US Senator Richard Lugar, who had overseen the handover ceremony on Thursday in Tindouf, a bleak desert outpost where the guerillas are based, greeted the men at the foot of the aircraft. He had arrived in a separate aircraft. Moroccan Foreign Minister Mohamed Benaissa and other political and military officials were also present.
The former prisoners, flown home under the auspices of the International Committee of the Red Cross (ICRC), were quickly whisked away on buses. Lugar's office said the prisoners had been the longest held in the world at this time.
The men had been captured by the Polisario Front, which for years fought Morocco for the independence of the mineral-rich Western Sahara region. The US expressed hope that the release of the POWs would provide momentum for a settlement of the three-decade-long dispute.

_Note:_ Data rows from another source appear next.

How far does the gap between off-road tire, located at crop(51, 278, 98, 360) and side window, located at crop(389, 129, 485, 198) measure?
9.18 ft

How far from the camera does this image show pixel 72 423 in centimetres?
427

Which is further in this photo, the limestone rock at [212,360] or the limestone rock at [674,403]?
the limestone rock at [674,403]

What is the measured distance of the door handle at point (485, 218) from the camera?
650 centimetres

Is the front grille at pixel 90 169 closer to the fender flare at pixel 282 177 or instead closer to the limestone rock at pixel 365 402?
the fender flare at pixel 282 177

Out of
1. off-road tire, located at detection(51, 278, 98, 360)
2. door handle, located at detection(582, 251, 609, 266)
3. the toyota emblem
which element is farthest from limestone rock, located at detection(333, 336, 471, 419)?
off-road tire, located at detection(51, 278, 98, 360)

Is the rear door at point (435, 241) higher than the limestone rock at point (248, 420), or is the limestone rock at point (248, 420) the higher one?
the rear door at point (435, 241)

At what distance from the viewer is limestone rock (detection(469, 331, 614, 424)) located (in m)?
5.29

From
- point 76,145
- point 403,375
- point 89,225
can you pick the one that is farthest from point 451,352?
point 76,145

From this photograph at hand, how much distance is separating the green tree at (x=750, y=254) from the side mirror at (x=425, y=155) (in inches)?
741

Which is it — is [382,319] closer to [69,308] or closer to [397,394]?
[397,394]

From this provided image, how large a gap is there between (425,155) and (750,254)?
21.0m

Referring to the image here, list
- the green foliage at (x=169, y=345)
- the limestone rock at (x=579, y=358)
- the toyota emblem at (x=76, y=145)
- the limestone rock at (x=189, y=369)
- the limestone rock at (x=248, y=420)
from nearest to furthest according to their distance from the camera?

"Although our mission is purely humanitarian, I am hopeful that Algeria and Morocco can seize on this occasion to create a climate conducive to the settlement of the Western Sahara issue," Lugar said.
Lugar, chairman of the Senate Foreign Relations Committee, had traveled to the region at the request of US President George W. Bush. The White House said the prisoner release was "the product of quiet and intense diplomatic efforts among the United States, Morocco and Algeria."
Morocco rejoiced at the release of the prisoners, praising the role of the US, a solid ally. However, a Foreign Ministry statement suggested the return of the POWs alone would not unblock the bitter stalemate over Western Sahara, which Morocco refers to as its "southern provinces."
The mass release was but a "belated accomplishment of an international obligation" that "in no way" can be viewed as a gesture by the Polisario or an intervention by Algeria, said the statement, quoted by the official MAP news agency.
Morocco praised the prisoners for enduring "suffering, exactions, intimidation and humiliation inflicted by their various torturers and jailers."
Mohamed Belkadi, freed in 2003 after 25 years, two months and 25 days as a Polisario prisoner, said he was "enormously happy" about the mass release.
The Moroccan former fighter pilot was captured when his F-5 jet was shot down.
"I spent 17 years without contact with my family. I got to write my first letter to my child in 1995. We were allowed two letters of 11 lines each per year. It was terrible," he said in Rabat, Morocco's capital.
The Polisario Front hoped that releasing the last of the more than 2,000 prisoners it once held would pressure Morocco to allow a long-delayed referendum on Western Sahara's future and release or account for missing civilians and Polisario POWs -- although the UN says the ICRC verified that all Polisario POWs had been released by 1996.